EXCERPTED PASSAGE: Begin

REHMMax Boot, is negotiating with the Taliban necessary?
BOOTAt this point, it's hard for me to imagine we could have fruitful negotiations with the Taliban because they are convinced that they can wait us out. And also, even if there are factions within the Taliban that are willing to negotiate, their leadership is effectively under the thumb of the Pakistani army and ISI, their intelligence service, which does not want to see negotiations because they're afraid of any part of the Taliban splintering outside of their control and making a deal with the West.
BOOTSo I don't think we're going to have fruitful negotiations with the Taliban in the short run. And trying to push for a deal -- what you've seen Karzai do in the past and what you've seen the administration try to do in the past -- actually risks a very violent, dangerous outcome, which is that if the government in Kabul were to make major concessions for the Taliban, you could well see the old Northern Alliance or the Tajiks, Hazaras and other groups reforming and saying, we're not going to put up with the Taliban coming back.
BOOTSo that's actually a very dangerous road to go down. Instead, I think the more fruitful avenue right now is to push not for what's known as reconciliation, which is the high-level peace talks with the Taliban, but to push for reintegration, which is to push lower level Taliban fighters to put down their arms and come over to the other side or just simply to stop fighting. And there have been some success with those efforts with four or 5,000 Taliban fighters now reintegrating over the course of the last year.
BOOTAnd I think if we keep the pressure on them with Afghan and coalition forces, you will see more of that happening. But if we try to put the emphasis solely on reaching some kind of peace deal with the Taliban, I think it's not going to have a high degree of success, and there are major dangers involved in that.
KORBWell, I think when you talk about, you know, the support for American troops there negotiating, remember we got a lot of these blue-on-green attacks, where, basically, Afghan security forces are killing Americans. And yesterday, there was a report that came out that mentioned we haven't even been honest about them because if they shoot, miss or just wound, we're not counting those type of thing. So there's been an awful lot of that.
KORBAnd when you talk about, well, we can reintegrate or we can take these people in, they are, in my view, are using that as a tactic against us. And so I think when you're -- you're not going to get an optimal solution. You know, people forget that it was Karzai who picked 2014, not us. He was the one that says, I want you to end your combat mission. And at some point, the future of Afghanistan is going to be in the hands of the Afghan people, and they're going to have to, you know, make a decision, regardless of how long we stay.
REHMAnd what about the Taliban? Will it hold a position of power, Omar?
SAMADWell, the idea is to have a door open for any Talib or any armed opposition member or group to come into the fold, under the tent, and join the rest of the Afghan family. That hasn't really worked very well, and reintegration is one factor which seems to have had some results. Political reconciliation is a very long road, very hard one, and the Taliban do not seem to be ready. The -- when I talk about Taliban, I'm talking about the hardcore decision-makers within Taliban because we are hearing now that any Talib that shows any inclination towards making peace is eliminated. And that is very bad news.
REHMOmar Samad. He was the Afghan ambassador to France from 2009 to 2011. And you're listening to "The Diane Rehm Show." It's time to open the phones, 800-433-8850, first to Cincinnati, Ohio. Good morning, Kevin. Thanks for joining us.
REHMGood morning, sir. Go right, ahead.

EXCERPTED PASSAGE: End
RECORDED INFORMATION: Begin

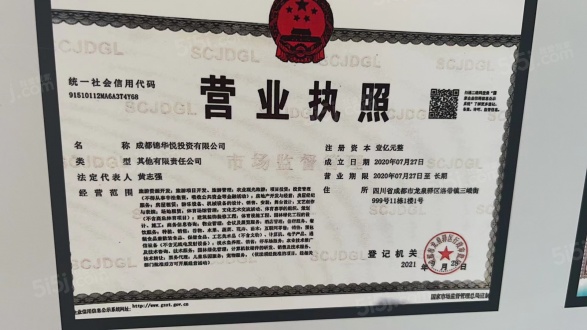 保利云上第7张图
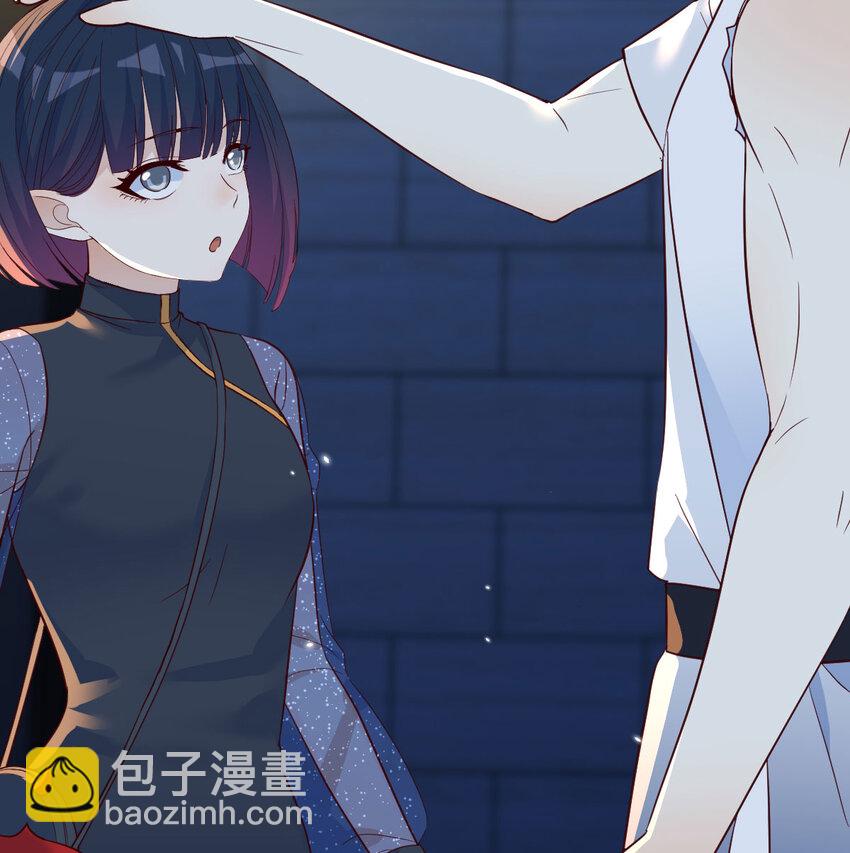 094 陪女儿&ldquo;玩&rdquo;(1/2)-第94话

RECORDED INFORMATION: End
RECORDED INFORMATION: Begin

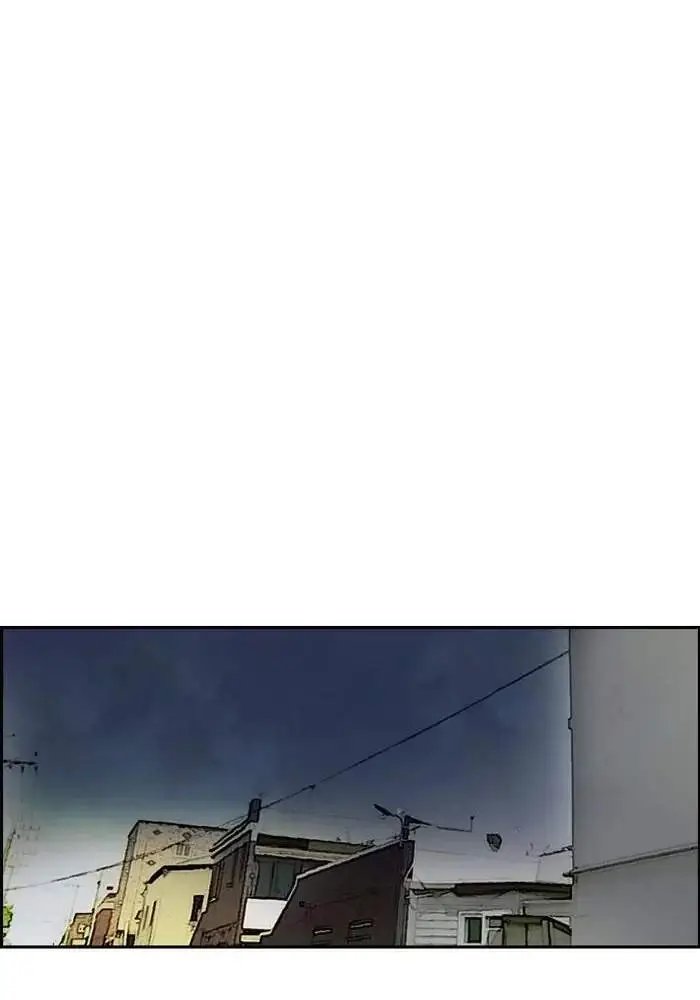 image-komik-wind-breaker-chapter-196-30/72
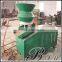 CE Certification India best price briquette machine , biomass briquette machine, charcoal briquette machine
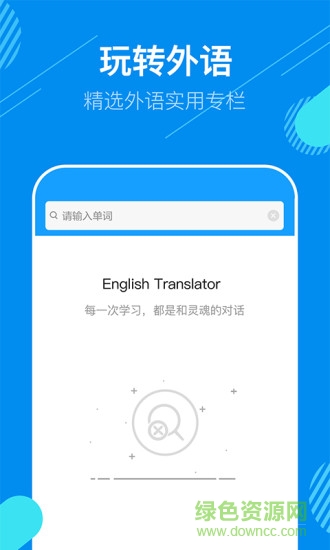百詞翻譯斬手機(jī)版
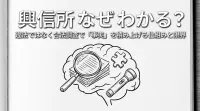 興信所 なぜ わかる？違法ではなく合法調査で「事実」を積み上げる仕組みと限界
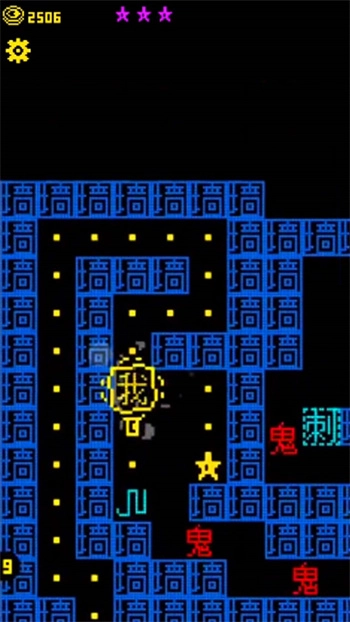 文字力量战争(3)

RECORDED INFORMATION: End

● PROBLEMS TO SOLVE
**a.** In the Afghanistan discussion transcript, why does Boot doubt that negotiations with the Taliban could be fruitful right now? Answer in one to three sentences.
**b.** According to Korb in the Afghanistan discussion transcript, who picked 2014 as the year to end the combat mission?
**c.** Continue the Afghanistan discussion transcript from the point where it stops.

● ANSWERS FOR THIS EXERCISE
**a.** Boot says the Taliban are convinced they can wait out the United States. He adds that even if some factions were willing to talk, the leadership is effectively controlled by the Pakistani army and ISI. Those institutions oppose negotiations because they fear part of the Taliban could splinter outside their control and make a deal with the West.

**b.** Karzai picked 2014, not the United States.

**c.**
KEVINI just have a quick question. It seems as if that in 2014, we're going to change from a combat role to more of a support role, and that's fine. My question is how much money and how many more troops do you think it's going to cost us? And how much longer do you think we're actually going to be in Afghanistan in any way, shape or form? Like, is there any way to tell or forecast that time length and cost?
HIRSHWell, these are precisely the details that have been left vague. We do expect to hear more in the next several weeks, the NATO summit in Chicago, May 20, 21.
REHMAnd do you really think details will come out of that summit?
REHMI didn't think so either.
HIRSHBut I think that we will know a little bit more. I mean, what we do know is that the president has committed to removing the remaining 68,000 troops by 2014, or at least the end of 2014, and that, for the ensuing 10 years, there will be U.S. funds -- again, we don't know how much -- supported by other NATO allies' funding, along with an undefined U.S. special operations and counterterrorism force that will be on Afghan bases.
HIRSHAgain, we don't know what the size of it is. We do know that this, in some ways, completes the end of U.S. overt presence, regular Army-type presence in countries like Afghanistan and Iraq and really has turned our global presence in terms of counterterrorism into a covert one, one which you're not going to hear a lot about, except when there's successful missions occasionally like that of the killing of Osama bin Laden. That's really all we know at this point.
SAMADI just wanted to add that it's true that the specifics are missing from the partnership agreement. But what is known is that the Afghan side has asked and expects around $4 billion a year to sustain and help and fund the Afghan security forces, the army and the police. And the expectation is that maybe the United States will provide a quarter of that. So that's going to be, of course, discussed within the U.S. system, with Congress playing its role.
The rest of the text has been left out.